When it comes to the digital transformation and business intelligence arena, José Luis Lopez is a well-versed strategist who draws on his years of industry expertise gained through managerial and consultancy positions, to help organizations with their digital transformation needs. In 2005, while serving as the CEO of Nimbus Systems, Lopez saw an opportunity to help companies adopt digital transformation and business intelligence, through a differential approach and smaller teams, in less time, with better results—Bluetab was born. A multinational company that offers services focused on data analytics as well as sector-specific solutions, Bluetab assists enterprises to keep pace in today’s data-driven world. With its ‘do it right the first time’ approach, Bluetab is a valued partner for major market players across the US, Spain, México and Colombia, in the banking, telco, utilities, and education sectors.
In an interview with the CIO Applications, Lopez, the co-founder and managing director of Bluetab sheds light on the expertise and value proposition that the company delivers to its clients.
What are some of the challenges that your clients face when it comes to the Business Intelligence arena, and how does your organization address these problems?
The major problem that many firms constantly encounter is that they really lack an agreeable culture in their companies while dealing with data. We help them gain some quick wins in order to gather support from the rest of their organization. On the other hand, we find that there is a need to follow a careful and disciplined approach to ensure that organizations have the proper sets of data to drive positive outcomes; this is something that many customers tend to overlook. In a hurry to drive results, they often forget the need to curate and clean the data before moving to the next stages. They require a well-organized data culture and approach in order to make it work and sustainable within the time frame. Many of our clients usually raise aesthetics-related issues. They do not necessarily understand the scientific approach involved in the process, and that one must strictly adhere to a set of laid rules. Beyond just playing with the data and getting results, organizations have to ensure what they are doing is right to reach meaningful conclusions.
How do you customize or tailor your solutions in accordance to your clients’ business needs? And, is there an approach that you take in understanding their requirements?
Firstly, what you need is a functional knowledge; we must understand the specific requirements of the customer.
We offer our own products that clients can use free of charge as well as leverage other technologies or solutions to resolve their business problems
Could you please elaborate on a case study, where you helped one of your clients address their discrete business requirements?
We worked with an International Bank that had to roll out advanced analytics solutions in their offices across different countries. While each country has a different set of technologies, information sources, and more, it was challenging for the client to deploy a centralized platform and get the same results in all their offices. To begin with, we ensured that the entities spoke the same language, agreed on the same objectives and worked in the same direction. This was not an easy task, as multiple problems required a centralized definition and a common dictionary to attain that. The second part was creating a common infrastructure platform that supports a variety of data sources, different from one other. We created a platform that empowered the client to uphold the independent jurisdiction in each country and allowed them to make changes to each data set as per their requirements.

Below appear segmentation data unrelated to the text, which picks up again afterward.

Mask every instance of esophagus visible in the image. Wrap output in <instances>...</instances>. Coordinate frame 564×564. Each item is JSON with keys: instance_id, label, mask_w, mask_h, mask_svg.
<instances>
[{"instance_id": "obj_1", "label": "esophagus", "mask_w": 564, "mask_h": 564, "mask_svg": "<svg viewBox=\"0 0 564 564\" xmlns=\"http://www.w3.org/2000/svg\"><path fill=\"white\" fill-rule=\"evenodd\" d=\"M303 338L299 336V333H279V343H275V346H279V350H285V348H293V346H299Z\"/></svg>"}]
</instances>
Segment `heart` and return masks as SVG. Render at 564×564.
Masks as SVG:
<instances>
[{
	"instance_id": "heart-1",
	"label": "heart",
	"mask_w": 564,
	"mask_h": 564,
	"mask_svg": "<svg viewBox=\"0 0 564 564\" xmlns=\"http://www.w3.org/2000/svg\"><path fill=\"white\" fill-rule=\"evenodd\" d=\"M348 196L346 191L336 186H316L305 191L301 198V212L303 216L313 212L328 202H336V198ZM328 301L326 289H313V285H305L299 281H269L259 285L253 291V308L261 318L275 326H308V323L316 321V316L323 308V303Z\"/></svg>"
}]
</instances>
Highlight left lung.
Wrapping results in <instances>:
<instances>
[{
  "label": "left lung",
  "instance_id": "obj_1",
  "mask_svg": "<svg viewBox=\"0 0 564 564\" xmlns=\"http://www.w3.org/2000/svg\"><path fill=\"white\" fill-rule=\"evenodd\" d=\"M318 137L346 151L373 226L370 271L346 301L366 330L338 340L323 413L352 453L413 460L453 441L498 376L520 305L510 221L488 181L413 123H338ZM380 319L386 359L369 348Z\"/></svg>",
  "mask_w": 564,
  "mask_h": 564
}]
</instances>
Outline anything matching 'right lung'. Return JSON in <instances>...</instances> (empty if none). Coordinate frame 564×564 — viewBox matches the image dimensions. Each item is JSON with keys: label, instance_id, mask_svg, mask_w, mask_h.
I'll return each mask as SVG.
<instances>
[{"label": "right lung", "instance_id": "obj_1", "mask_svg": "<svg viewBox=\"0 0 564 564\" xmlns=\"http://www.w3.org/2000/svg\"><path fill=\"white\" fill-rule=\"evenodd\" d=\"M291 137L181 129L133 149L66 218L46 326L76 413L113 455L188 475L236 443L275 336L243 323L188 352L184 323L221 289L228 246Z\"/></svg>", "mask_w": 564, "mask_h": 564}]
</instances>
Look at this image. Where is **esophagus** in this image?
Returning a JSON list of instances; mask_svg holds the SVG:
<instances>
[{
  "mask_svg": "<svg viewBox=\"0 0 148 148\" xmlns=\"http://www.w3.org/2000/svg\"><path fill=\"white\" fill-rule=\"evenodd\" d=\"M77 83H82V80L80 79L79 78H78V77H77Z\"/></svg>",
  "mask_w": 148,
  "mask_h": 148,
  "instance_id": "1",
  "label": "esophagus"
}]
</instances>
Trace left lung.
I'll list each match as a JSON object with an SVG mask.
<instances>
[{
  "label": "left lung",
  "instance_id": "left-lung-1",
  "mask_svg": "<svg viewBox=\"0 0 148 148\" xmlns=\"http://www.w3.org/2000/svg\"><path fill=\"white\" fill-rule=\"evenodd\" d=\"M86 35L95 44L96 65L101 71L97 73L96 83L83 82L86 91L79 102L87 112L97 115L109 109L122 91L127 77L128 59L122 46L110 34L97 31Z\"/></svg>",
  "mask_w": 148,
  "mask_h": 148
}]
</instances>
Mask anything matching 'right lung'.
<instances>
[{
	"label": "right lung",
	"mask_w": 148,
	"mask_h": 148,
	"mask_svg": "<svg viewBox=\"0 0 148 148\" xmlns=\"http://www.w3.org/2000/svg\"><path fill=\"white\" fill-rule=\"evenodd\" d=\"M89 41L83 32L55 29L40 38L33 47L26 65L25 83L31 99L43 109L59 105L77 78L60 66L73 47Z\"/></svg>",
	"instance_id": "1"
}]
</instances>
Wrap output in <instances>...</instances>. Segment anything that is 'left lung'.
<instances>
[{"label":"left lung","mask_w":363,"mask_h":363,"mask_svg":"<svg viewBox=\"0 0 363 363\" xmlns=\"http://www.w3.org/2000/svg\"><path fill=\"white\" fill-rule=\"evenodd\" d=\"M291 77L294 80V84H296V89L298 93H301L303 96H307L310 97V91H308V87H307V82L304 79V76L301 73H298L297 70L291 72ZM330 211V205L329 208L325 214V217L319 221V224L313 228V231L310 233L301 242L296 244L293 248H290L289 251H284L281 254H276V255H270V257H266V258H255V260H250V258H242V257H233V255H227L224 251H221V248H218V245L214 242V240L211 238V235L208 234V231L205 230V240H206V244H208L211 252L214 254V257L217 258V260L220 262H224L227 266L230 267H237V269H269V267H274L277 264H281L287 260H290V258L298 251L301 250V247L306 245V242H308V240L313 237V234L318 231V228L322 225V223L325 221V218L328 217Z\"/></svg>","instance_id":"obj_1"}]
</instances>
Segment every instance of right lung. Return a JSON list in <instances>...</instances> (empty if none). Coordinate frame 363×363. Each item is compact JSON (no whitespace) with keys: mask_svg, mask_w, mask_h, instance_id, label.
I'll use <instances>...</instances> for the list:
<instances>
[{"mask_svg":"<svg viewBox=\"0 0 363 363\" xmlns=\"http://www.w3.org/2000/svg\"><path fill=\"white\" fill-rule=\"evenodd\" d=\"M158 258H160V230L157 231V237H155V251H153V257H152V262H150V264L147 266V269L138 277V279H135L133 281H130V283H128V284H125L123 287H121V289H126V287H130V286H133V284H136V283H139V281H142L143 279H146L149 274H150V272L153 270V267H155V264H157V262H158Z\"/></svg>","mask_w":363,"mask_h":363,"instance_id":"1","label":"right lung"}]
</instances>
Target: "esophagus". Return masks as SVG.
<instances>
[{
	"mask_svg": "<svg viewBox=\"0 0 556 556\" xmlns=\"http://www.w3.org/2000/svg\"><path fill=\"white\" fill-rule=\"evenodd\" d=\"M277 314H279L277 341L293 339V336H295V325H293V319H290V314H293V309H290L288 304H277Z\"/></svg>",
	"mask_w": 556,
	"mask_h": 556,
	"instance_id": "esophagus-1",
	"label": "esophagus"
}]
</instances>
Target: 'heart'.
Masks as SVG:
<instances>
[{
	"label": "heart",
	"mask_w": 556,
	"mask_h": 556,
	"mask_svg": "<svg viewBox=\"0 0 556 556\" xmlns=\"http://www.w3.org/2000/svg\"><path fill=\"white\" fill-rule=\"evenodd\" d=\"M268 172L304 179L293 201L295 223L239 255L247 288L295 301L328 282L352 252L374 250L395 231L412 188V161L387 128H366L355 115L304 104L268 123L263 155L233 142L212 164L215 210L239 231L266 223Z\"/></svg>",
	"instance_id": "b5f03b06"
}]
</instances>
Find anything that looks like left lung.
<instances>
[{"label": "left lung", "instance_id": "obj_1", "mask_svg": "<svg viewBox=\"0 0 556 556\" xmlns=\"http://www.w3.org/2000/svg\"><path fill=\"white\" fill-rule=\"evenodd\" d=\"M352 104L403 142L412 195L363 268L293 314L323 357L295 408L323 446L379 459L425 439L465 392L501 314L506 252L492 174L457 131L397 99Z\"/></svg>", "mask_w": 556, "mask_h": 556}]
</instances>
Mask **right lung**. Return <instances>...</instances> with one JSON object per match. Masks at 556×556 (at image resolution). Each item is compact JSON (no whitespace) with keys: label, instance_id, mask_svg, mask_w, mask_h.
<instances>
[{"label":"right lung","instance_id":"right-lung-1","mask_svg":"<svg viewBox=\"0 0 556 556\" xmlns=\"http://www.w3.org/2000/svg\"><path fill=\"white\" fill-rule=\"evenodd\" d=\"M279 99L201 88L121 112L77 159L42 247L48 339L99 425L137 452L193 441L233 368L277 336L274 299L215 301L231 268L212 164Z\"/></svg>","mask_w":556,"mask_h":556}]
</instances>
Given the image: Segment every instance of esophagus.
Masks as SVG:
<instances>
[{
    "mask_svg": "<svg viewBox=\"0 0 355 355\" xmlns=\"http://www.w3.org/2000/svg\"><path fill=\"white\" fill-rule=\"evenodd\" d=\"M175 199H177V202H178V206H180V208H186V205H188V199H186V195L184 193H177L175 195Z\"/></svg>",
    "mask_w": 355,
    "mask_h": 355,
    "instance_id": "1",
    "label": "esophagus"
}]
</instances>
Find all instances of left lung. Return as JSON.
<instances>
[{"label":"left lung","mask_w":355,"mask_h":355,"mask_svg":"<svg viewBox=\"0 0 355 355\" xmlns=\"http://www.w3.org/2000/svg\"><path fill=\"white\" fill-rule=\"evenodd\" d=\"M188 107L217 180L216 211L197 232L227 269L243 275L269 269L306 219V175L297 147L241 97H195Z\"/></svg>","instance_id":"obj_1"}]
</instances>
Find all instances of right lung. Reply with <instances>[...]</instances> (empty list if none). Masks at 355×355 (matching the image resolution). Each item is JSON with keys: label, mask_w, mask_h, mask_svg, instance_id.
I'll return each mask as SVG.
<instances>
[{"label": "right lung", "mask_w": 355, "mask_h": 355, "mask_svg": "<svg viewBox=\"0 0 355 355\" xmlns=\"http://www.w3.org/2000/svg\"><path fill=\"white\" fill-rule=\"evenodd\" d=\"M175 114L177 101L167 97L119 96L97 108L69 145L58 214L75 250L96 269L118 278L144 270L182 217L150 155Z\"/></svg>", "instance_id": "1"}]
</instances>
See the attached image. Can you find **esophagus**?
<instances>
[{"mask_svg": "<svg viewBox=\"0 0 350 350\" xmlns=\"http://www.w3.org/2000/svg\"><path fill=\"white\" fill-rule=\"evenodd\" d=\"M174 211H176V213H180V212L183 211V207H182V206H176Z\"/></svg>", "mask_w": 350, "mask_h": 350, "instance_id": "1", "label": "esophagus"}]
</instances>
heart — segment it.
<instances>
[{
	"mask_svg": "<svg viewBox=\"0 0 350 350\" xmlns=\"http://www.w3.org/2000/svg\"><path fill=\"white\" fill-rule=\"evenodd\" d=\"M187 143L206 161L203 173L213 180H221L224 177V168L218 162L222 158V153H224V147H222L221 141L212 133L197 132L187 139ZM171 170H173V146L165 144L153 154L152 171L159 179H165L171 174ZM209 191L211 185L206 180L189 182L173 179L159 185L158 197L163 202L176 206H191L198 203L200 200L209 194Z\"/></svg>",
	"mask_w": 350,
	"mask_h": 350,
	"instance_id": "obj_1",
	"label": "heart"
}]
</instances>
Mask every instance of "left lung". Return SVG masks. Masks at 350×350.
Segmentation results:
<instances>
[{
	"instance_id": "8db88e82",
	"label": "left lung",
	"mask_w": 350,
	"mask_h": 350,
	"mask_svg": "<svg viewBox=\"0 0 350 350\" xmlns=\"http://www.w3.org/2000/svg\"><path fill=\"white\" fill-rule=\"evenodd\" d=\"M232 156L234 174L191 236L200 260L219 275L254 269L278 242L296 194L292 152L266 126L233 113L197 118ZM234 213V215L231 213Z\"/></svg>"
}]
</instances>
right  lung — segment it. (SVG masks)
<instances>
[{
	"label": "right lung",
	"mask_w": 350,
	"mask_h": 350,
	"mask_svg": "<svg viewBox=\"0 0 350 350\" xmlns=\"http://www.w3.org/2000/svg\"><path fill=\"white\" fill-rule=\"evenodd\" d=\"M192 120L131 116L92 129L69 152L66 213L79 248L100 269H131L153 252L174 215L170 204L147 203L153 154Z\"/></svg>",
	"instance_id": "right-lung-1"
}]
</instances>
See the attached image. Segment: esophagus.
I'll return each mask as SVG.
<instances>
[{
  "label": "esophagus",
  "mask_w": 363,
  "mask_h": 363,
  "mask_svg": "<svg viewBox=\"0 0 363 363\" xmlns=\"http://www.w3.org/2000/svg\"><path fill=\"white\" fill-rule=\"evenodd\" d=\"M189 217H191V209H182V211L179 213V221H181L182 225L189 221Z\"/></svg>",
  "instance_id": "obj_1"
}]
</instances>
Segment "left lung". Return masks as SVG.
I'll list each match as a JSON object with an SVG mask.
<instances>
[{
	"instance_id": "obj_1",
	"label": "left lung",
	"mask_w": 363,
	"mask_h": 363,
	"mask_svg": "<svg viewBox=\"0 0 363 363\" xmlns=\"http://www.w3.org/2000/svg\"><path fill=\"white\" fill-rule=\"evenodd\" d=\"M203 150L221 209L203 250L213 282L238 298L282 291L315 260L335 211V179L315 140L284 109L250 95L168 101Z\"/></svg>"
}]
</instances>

This was a huge effort as it involved attaining centralization on a global landscape while dealing with different sources of data, different languages, and different understandings. We reached the middle ground to translate all the changes and different viewpoints into one. Besides solving a technical problem, we also addressed functional issues and process changes; as a result, transforming their culture.
Please shed some light on how Bluetab differentiate itself in the marketplace and stay ahead of the competition?
Our uniqueness lies in our mixed approach, whereby we offer our own products that clients can use free of charge as well as leverage other technologies or solutions to resolve their business problems. We believe that data is not the problem; instead, organizations should run off its value with their functional knowledge or using the technology from other people. Unlike many of our competitors who offer license-based solutions, our solutions are open-source, and anyone can use them.
Where do you envision Bluetab in the future in terms of technological advancements or geographical expansions?
With the rise of self-service BI, we are planning to use machine learning to substantiate the analytic tasks of our clients. With a deluge of data, managing the influx of information to design business models becomes complex and requires tools to pinpoint our priorities. For example, imagine that you have a data dictionary with thousands of entries. You are going to take a long time without an assistant to find what you want. Besides, you must work and think very hard to keep the complex sets of data related to each other or go back often to behold these relationships. We aim to use machine learning to ease such redundant tasks, such that an assistant will let you know what you are working on, how it is related to another entity, and more. People today demand the taxonomy of data, which is complex and difficult to master; Bluetab is perfectly positioned to tap into this opportunity and deliver results. We are going to push our bundle offering mainly in Spain, Latin America and the US.